Given request: Continue the November 1979 report on the situation in Afghanistan from the point where its text ends.

Document section:
* * * *
November 29, 1979
Report on the Situation in Afghanistan, Gromyko, Andropov, Ustinov, and Ponomarev to CPSU CC
to the CC CPSU
The situation in Afghanistan following the events of September 13-16 of this year, as the result of which Taraki was removed from power and then physically destroyed, remains extremely complicated.
In the efforts to strengthen Amin in power, along with such superficial gestures like the beginning of the reworking of the draft of the constitution and the liberation of some of the people who had been arrested earlier, in fact the scale of repressions in the Party, army, state apparat and civic organizations has widened. He is clearly pursuing the removal from power of practically all eminent figures of the Party and government whom he views as his real or potential enemies.
According to information which we have, at the present time the execution of a group of Politburo members (Zeray, Misak, Panjshiri) who are subject to fictitious accusations of "anti-Party and counter-revolutionary activity," is planned. At the plenum of the CC PDPA which took place recently, Amin introduced into the ruling organs of the Party people who are more devoted to him, including a number of his relatives.
These actions of Amin led to a further aggravation of the split in the PDPA, the liquidation of the healthy nucleus in the Party, and the weakening of its influence on the social and political life of the country. They are even distracting the leaders of the country from solving the urgent problem of building a new society and from the fight against the internal counterrevolution. Moreover, although at the present time the military situation in Afghanistan has somewhat stabilized, there are no grounds to think that the rebels have rejected attempts at overthrowing the government by force.
* * * *
Saved data entries:
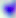
Summary:
  - Modality: photomicrograph
  - Identification: Toxoplasma gondii
  - Magnification: 400x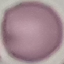

{
  "result": "negative for malaria parasites",
  "capture": "smartphone through the microscope eyepiece",
  "image_type": "cell patch, automatically extracted from a larger field of view and resized to 64 × 64 pixels",
  "stain": "Giemsa",
  "preparation": "thin blood smear"
}State which parasite is depicted.
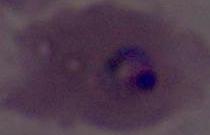

This is Plasmodium.

Summary:
  - Modality: micrograph
  - Magnification: 400x or 1000x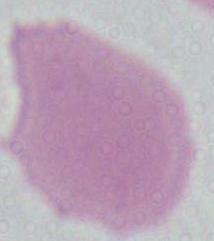

identification = red blood cell
modality = micrograph
magnification = 1000xComment on the morphology of the erythrocytes.
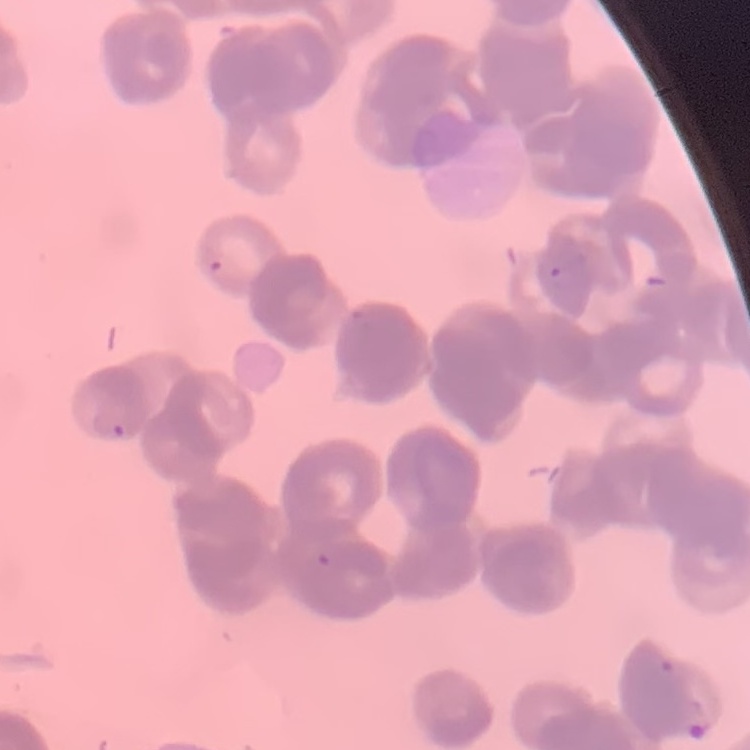
Rouleaux formation.

Field's or Giemsa stain. Thin blood smear. Square crop of a larger photomicrograph.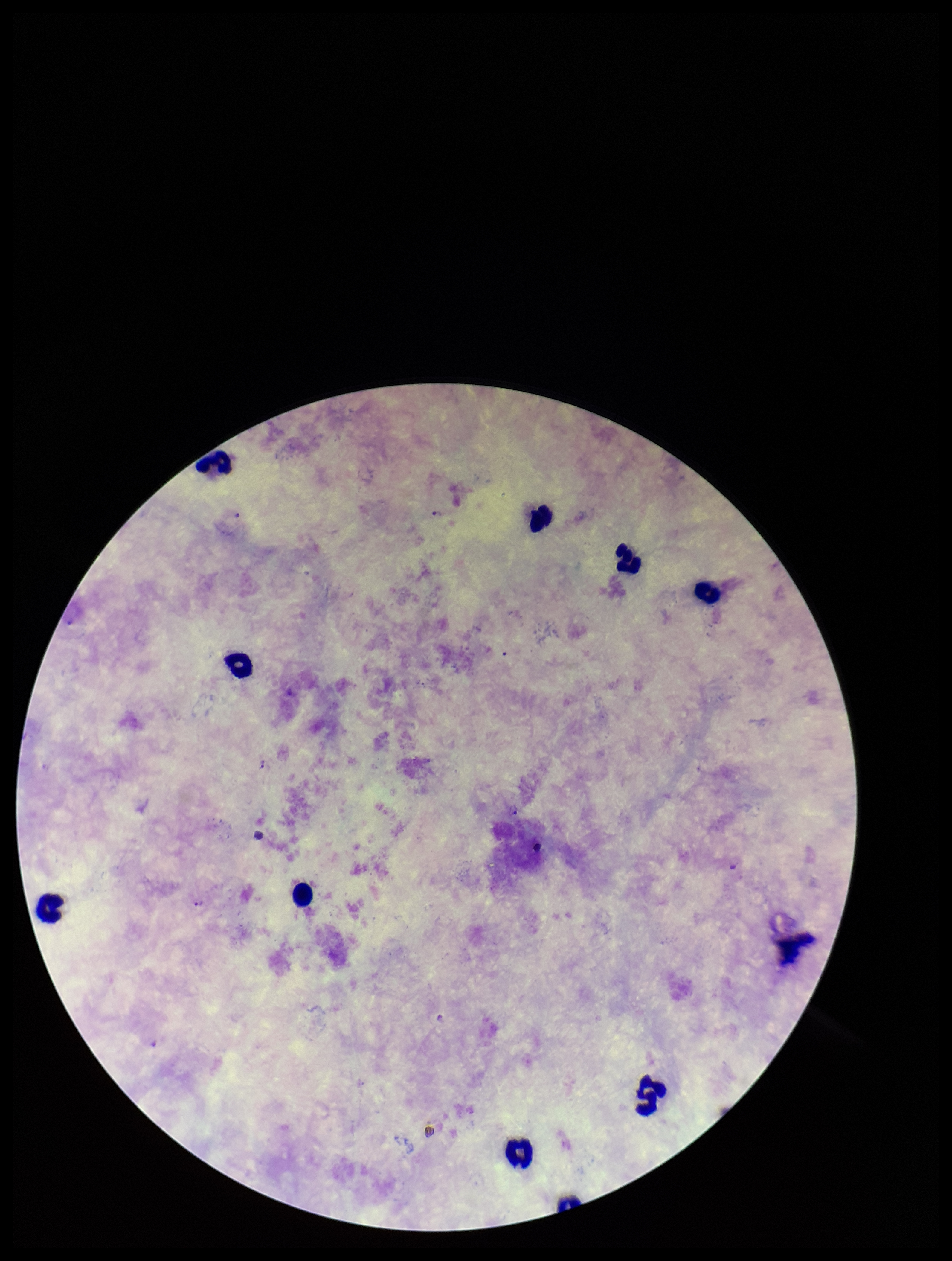

Plasmodium parasites = detected
capture = smartphone photograph through the microscope eyepiece
patient malaria status = infected
preparation = thick
leukocyte count = 11
species reported for this patient = Plasmodium falciparum
stain = Giemsa
field of view = one from this slide
image size = 952×1261 pixels
parasite count = 3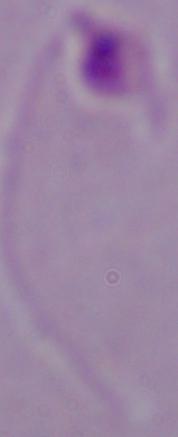
identification = Leishmania
modality = photomicrograph
magnification = 1000x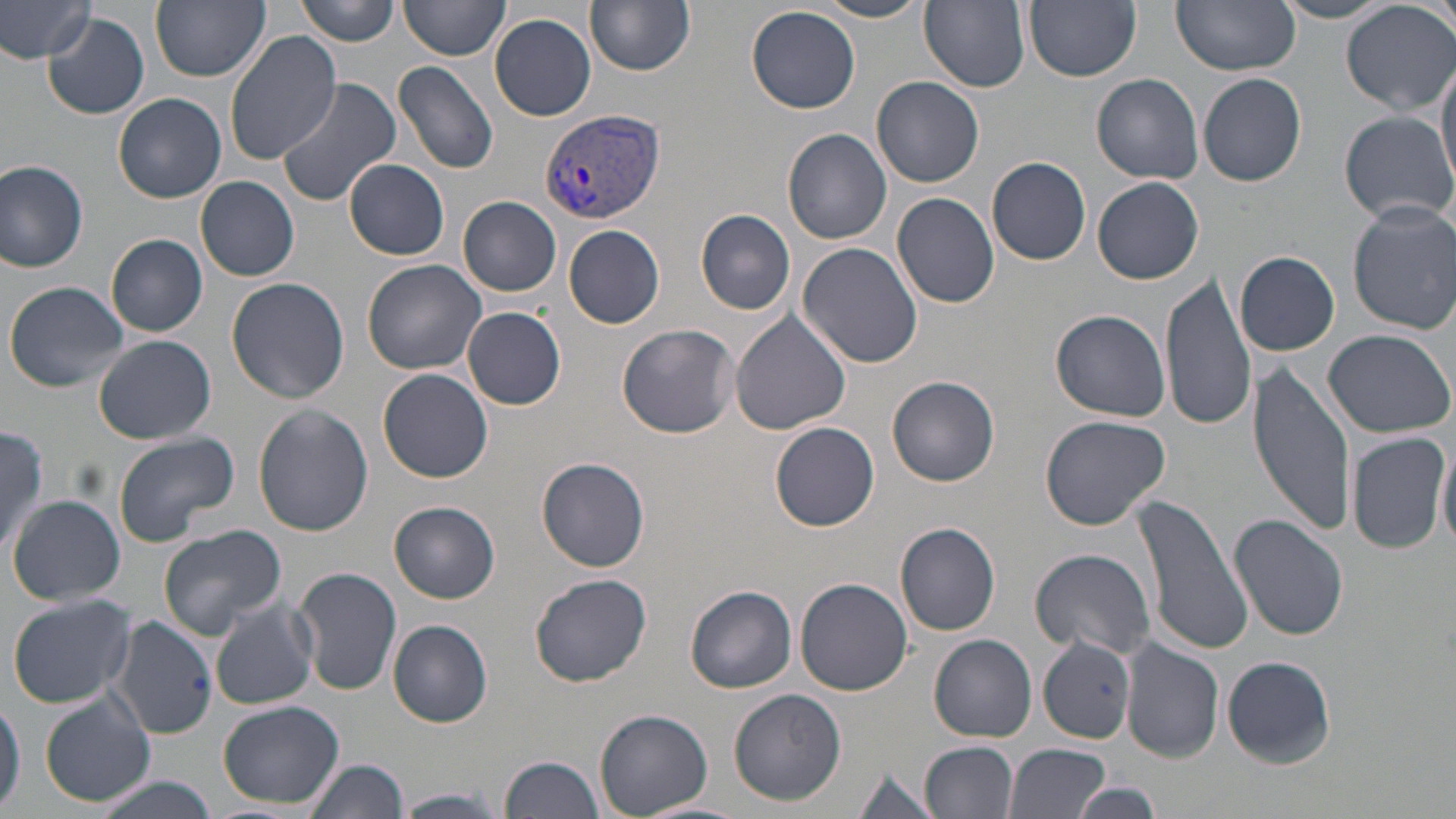
Approximate bounding boxes as (x1,y1)-(x2,y2) corner pairs in pixels. Plasmodium vivax-infected red blood cell locations: (540,111)-(665,222). Uninfected red blood cell locations: (0,0)-(100,67), (151,0)-(270,82), (297,0)-(400,46), (399,0)-(510,60), (588,0)-(696,75), (809,0)-(932,23), (919,0)-(1031,91), (1024,0)-(1141,81), (1172,0)-(1301,75), (1341,0)-(1455,115), (1272,1)-(1393,23), (1427,1)-(1454,42), (747,5)-(861,113), (42,12)-(149,119), (490,14)-(595,121), (224,29)-(341,164), (1437,55)-(1456,192), (393,59)-(500,174), (1199,73)-(1308,187), (873,74)-(985,187), (1092,74)-(1205,183), (274,77)-(403,207), (113,93)-(227,203), (1338,111)-(1455,226), (782,128)-(892,244), (0,157)-(91,272), (988,157)-(1091,265), (345,158)-(449,259), (195,174)-(300,280), (1093,176)-(1205,284), (892,192)-(1000,309), (459,196)-(563,297), (1348,202)-(1456,334), (696,210)-(796,314), (564,223)-(665,328), (106,234)-(208,337), (798,242)-(923,367), (1235,252)-(1339,355), (361,259)-(489,375), (1162,271)-(1259,433), (226,276)-(350,405), (5,280)-(130,393), (462,307)-(567,410), (730,309)-(852,435), (1052,310)-(1172,422), (618,324)-(739,438), (1322,328)-(1454,438), (93,335)-(218,444), (1248,363)-(1356,536), (378,368)-(494,482), (888,376)-(1000,486), (253,403)-(374,538), (1040,414)-(1171,529), (770,422)-(880,532), (0,426)-(50,556), (111,432)-(241,548), (1347,432)-(1450,556), (1435,438)-(1456,554), (535,457)-(652,572), (1133,491)-(1253,657), (7,494)-(125,606), (388,501)-(501,604), (1229,514)-(1349,642), (895,522)-(1002,636), (155,526)-(288,641), (1029,547)-(1155,659), (295,566)-(402,696), (528,572)-(653,686), (794,576)-(913,696), (684,584)-(797,695), (8,593)-(134,708), (208,598)-(319,711), (114,615)-(218,740), (387,620)-(494,727), (930,635)-(1036,743), (1037,636)-(1136,743), (1122,641)-(1224,764), (1221,655)-(1337,767), (728,689)-(847,804), (40,692)-(155,808), (0,697)-(24,816), (217,700)-(347,809), (595,708)-(712,817), (920,740)-(1019,818), (1003,742)-(1111,819), (500,754)-(608,819), (306,759)-(409,819), (851,767)-(943,819), (92,777)-(219,818), (1072,782)-(1164,818), (395,790)-(507,817). Slide-level diagnosis: Plasmodium vivax. May-Grünwald-Giemsa stain. Light microscopy. Image is 1456×819 pixels. Thin blood film. Captured at 1000x magnification. One field of a larger specimen.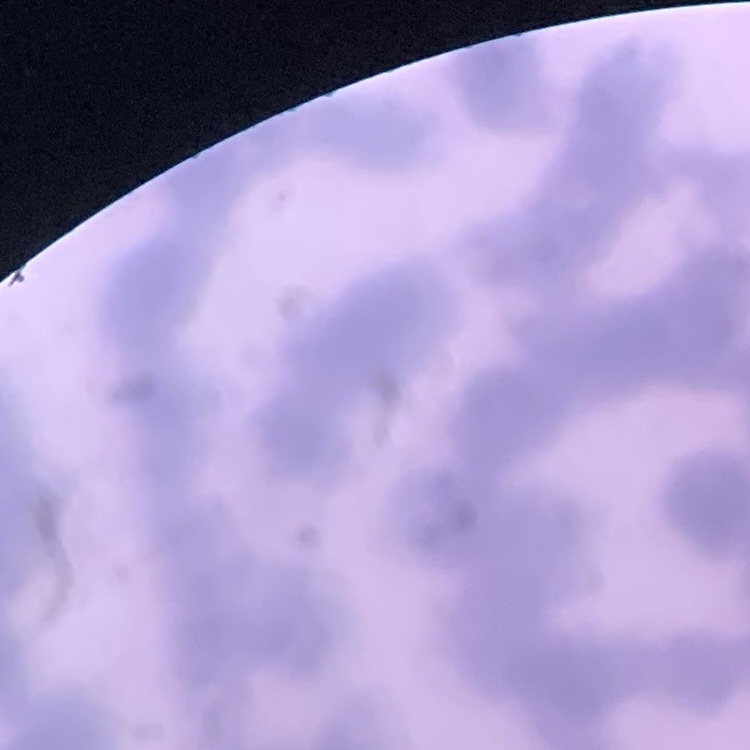

Summary:
  - Erythrocyte morphology: rouleaux formation
  - Stain: Field's or Giemsa
  - Preparation: thin blood smear
  - Image type: square crop of a larger photomicrograph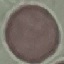 Result: negative for malaria parasites. Thin blood smear. Cell patch, automatically extracted from a larger field of view and resized to 64 × 64 pixels. Photographed with a smartphone camera at the microscope eyepiece. Giemsa stain.Classify this cell by malaria status.
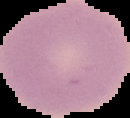

It is uninfected.

{
  "image_type": "segmented cell region on a black background",
  "preparation": "thin blood smear",
  "image_size": "130×118 pixels"
}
* * * *
Response below:
Amin’s actions are provoking growing unrest among progressive forces. If earlier the members of the “Parcham” faction spoke against him, now the supporters of the “Khalq” faction and individual representatives of the government bureaucracy, the army, intelligentsia, and youth have also joined them. This has generated mistrust on the part of Amin, who is looking for way to step up repression, which will narrow the social base of the regime to an even greater degree. A considerable part of the population of the country is taking a watchful and expectant position in regard to the new leadership and the measures they are taking. This also refers to the sentiments of army personnel.
Incoming warnings about the organization of contacts by Amin with representatives of the right-wing Muslim opposition and the leaders of tribes hostile to the government are suspicious. In the course of [these contacts] he displays a readiness to settle with them about the cessation of armed combat against the present government under “compromise” conditions, which are actually to the detriment of the progressive development of the country.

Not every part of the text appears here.